OBJECTIVE :: Please pull out every line in the rows below that contains the word "blossom", copying each such line in full.

GIVEN ENTRIES ::

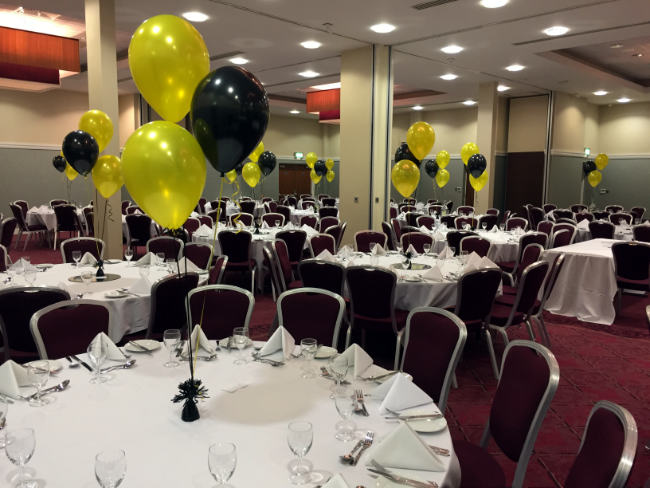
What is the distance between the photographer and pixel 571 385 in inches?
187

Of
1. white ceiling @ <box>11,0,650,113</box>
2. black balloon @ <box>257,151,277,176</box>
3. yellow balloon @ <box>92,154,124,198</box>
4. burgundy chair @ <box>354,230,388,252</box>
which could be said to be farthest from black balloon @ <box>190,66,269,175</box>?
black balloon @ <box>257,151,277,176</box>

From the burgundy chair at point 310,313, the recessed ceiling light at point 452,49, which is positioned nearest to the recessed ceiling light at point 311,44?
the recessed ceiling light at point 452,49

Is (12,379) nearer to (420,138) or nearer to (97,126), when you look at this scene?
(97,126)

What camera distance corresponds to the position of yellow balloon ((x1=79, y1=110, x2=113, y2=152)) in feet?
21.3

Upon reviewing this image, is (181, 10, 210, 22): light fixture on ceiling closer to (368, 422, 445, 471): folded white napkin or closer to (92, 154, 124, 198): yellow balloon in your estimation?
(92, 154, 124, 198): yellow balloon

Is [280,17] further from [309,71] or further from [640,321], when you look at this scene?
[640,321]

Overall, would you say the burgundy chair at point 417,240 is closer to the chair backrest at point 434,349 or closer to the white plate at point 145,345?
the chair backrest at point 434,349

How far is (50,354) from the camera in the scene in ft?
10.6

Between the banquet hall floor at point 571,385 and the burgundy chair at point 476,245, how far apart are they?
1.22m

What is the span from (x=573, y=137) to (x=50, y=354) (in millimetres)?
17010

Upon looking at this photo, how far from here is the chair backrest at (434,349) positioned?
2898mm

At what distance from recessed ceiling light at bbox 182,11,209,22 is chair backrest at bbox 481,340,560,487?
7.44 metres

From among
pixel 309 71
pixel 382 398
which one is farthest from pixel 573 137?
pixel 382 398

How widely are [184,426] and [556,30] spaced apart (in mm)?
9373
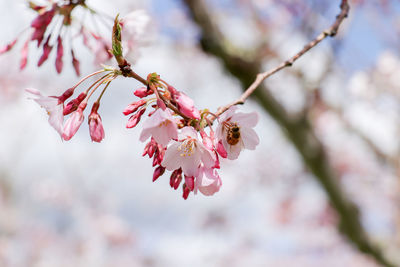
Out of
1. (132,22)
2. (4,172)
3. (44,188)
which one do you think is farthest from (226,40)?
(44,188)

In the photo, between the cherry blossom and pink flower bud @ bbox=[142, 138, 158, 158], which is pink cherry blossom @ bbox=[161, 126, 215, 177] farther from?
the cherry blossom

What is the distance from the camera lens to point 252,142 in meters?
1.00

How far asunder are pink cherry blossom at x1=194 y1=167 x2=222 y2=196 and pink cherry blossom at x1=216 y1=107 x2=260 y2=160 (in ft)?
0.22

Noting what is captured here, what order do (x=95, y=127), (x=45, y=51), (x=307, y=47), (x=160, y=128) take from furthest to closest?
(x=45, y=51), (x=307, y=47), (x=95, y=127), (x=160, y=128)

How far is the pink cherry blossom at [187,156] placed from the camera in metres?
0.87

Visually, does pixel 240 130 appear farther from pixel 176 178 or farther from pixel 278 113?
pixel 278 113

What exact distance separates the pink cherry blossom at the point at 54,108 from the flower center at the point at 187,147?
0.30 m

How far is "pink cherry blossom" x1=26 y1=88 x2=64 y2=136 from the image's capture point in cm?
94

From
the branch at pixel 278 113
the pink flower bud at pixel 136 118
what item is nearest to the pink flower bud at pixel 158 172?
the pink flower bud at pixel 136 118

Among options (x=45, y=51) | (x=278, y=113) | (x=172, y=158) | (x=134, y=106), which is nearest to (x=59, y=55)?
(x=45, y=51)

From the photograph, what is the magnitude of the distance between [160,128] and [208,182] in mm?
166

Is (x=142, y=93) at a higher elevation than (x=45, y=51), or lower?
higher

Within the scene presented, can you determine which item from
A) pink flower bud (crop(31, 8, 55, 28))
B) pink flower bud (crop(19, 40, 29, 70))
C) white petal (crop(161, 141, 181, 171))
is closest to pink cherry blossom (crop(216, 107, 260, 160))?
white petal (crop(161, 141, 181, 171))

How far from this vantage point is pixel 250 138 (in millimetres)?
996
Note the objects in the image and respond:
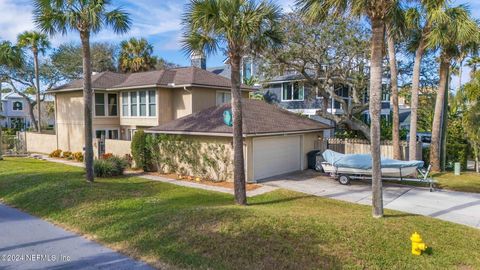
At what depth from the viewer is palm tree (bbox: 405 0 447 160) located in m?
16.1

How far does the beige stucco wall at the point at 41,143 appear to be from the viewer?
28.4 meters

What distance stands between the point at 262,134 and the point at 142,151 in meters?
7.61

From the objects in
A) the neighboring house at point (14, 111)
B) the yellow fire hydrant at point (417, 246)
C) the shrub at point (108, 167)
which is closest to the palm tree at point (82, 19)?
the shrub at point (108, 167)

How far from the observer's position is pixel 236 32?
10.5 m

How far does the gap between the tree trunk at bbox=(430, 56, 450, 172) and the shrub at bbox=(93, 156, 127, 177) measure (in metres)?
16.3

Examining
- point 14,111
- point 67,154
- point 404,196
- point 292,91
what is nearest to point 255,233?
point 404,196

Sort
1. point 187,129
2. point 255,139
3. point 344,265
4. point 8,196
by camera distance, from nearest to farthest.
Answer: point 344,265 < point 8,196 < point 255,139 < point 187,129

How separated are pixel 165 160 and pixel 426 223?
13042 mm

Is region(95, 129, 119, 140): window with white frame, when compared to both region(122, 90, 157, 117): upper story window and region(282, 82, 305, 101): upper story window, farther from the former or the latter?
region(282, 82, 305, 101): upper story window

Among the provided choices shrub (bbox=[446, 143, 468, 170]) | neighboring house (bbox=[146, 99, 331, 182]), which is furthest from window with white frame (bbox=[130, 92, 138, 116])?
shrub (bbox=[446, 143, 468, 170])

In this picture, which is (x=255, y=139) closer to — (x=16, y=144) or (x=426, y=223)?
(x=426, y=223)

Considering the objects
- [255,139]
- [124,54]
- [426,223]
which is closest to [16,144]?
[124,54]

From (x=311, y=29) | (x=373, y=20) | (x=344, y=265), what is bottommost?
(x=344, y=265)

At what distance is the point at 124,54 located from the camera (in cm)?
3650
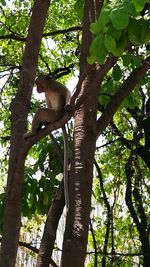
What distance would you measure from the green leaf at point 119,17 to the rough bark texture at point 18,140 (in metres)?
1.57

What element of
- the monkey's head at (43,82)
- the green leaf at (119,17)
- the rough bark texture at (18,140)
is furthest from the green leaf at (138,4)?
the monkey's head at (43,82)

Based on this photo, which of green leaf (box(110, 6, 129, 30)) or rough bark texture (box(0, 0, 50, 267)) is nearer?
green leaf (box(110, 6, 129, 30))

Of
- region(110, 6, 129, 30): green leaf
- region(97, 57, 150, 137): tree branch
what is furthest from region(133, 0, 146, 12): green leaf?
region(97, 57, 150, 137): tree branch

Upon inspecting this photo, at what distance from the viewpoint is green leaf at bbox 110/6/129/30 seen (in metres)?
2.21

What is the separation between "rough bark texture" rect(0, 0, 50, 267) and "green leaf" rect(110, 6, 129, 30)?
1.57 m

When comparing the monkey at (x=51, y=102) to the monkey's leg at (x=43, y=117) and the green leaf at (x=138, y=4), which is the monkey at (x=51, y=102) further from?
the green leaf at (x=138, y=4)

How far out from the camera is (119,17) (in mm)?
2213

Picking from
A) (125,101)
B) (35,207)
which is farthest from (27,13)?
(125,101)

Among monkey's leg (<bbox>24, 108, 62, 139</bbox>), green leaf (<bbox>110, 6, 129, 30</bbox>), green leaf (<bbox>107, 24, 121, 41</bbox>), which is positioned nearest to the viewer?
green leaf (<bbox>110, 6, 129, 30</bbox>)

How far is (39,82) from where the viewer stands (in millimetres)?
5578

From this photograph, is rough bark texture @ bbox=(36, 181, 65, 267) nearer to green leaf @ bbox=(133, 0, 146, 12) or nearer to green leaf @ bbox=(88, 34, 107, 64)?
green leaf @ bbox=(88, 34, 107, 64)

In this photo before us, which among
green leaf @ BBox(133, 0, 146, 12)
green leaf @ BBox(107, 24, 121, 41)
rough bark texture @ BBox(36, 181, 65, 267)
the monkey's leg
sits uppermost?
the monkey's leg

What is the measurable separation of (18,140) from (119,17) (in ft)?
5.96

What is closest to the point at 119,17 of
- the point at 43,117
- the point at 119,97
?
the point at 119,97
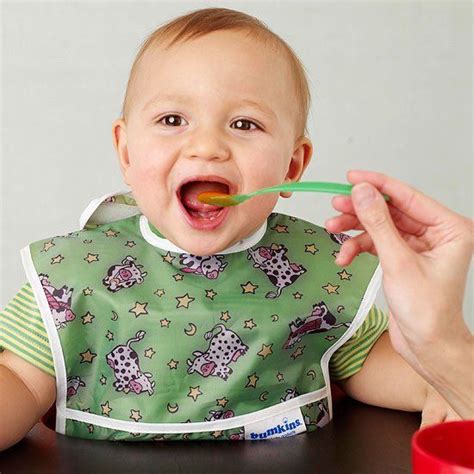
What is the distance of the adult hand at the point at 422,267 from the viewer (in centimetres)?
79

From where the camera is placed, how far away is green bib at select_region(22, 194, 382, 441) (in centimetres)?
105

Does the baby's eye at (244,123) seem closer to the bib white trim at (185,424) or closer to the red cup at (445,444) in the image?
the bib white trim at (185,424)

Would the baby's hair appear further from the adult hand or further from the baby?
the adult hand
...
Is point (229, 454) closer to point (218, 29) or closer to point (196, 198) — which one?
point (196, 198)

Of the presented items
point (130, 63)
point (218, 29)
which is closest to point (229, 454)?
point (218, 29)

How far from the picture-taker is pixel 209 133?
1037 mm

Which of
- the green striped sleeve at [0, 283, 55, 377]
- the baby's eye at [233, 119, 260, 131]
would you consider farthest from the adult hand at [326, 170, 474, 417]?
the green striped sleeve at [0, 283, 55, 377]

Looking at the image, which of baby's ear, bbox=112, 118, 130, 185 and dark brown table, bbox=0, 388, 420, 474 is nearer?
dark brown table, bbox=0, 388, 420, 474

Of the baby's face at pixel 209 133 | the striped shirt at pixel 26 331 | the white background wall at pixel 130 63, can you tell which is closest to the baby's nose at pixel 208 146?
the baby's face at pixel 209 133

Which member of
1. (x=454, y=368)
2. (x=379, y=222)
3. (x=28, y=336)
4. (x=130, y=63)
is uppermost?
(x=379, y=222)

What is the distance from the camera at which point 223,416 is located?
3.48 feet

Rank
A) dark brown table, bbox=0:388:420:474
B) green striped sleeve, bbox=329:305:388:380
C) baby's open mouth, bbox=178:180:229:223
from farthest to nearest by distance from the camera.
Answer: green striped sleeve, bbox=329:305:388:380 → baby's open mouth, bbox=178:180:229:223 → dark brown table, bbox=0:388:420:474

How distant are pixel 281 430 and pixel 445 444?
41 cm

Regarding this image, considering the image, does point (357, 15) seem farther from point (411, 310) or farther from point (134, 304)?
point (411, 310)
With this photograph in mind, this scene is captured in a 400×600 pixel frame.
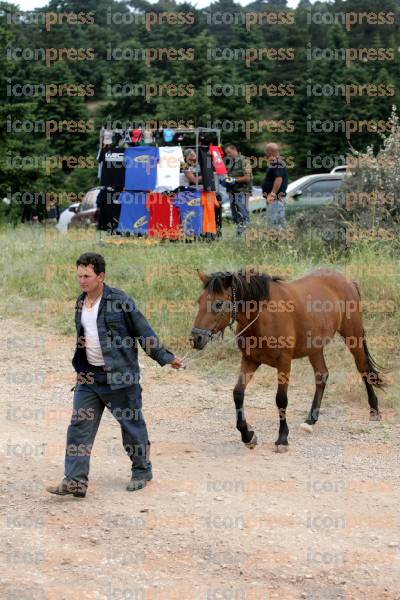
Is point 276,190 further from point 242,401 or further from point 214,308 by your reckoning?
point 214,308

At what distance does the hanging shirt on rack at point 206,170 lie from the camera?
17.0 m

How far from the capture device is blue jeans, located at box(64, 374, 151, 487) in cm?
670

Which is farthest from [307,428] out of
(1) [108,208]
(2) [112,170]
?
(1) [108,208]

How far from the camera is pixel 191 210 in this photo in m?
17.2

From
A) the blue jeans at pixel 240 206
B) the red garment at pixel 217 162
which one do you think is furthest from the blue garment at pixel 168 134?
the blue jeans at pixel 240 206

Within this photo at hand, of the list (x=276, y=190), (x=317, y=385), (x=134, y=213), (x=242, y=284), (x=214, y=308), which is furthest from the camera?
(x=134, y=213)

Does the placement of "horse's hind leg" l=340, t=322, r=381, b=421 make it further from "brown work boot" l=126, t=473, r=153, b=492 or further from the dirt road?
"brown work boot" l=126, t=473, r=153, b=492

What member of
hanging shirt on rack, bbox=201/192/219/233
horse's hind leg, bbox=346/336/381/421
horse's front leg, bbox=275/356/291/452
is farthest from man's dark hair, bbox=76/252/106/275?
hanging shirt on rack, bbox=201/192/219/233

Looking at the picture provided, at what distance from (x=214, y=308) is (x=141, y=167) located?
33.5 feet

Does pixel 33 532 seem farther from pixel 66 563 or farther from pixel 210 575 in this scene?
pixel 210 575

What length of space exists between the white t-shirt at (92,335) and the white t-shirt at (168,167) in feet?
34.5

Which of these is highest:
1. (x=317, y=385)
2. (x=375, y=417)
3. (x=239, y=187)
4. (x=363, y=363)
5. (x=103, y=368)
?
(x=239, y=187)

THE RESULT ::
In the photo, between the cherry blossom and pink flower bud @ bbox=[142, 138, 158, 158], which is pink cherry blossom @ bbox=[161, 126, 215, 177] farther from?
the cherry blossom
How far asunder are pink cherry blossom at x1=194 y1=167 x2=222 y2=196 and pink cherry blossom at x1=216 y1=107 x2=260 y2=160 (in ft)?
How far is the pink cherry blossom at [187,156] placed from the camera in metres?
What exact distance separates the pink cherry blossom at the point at 54,108 from the flower center at the point at 187,147?
How far is "pink cherry blossom" x1=26 y1=88 x2=64 y2=136 from the image's capture point in cm?
is closest to pink cherry blossom (crop(216, 107, 260, 160))?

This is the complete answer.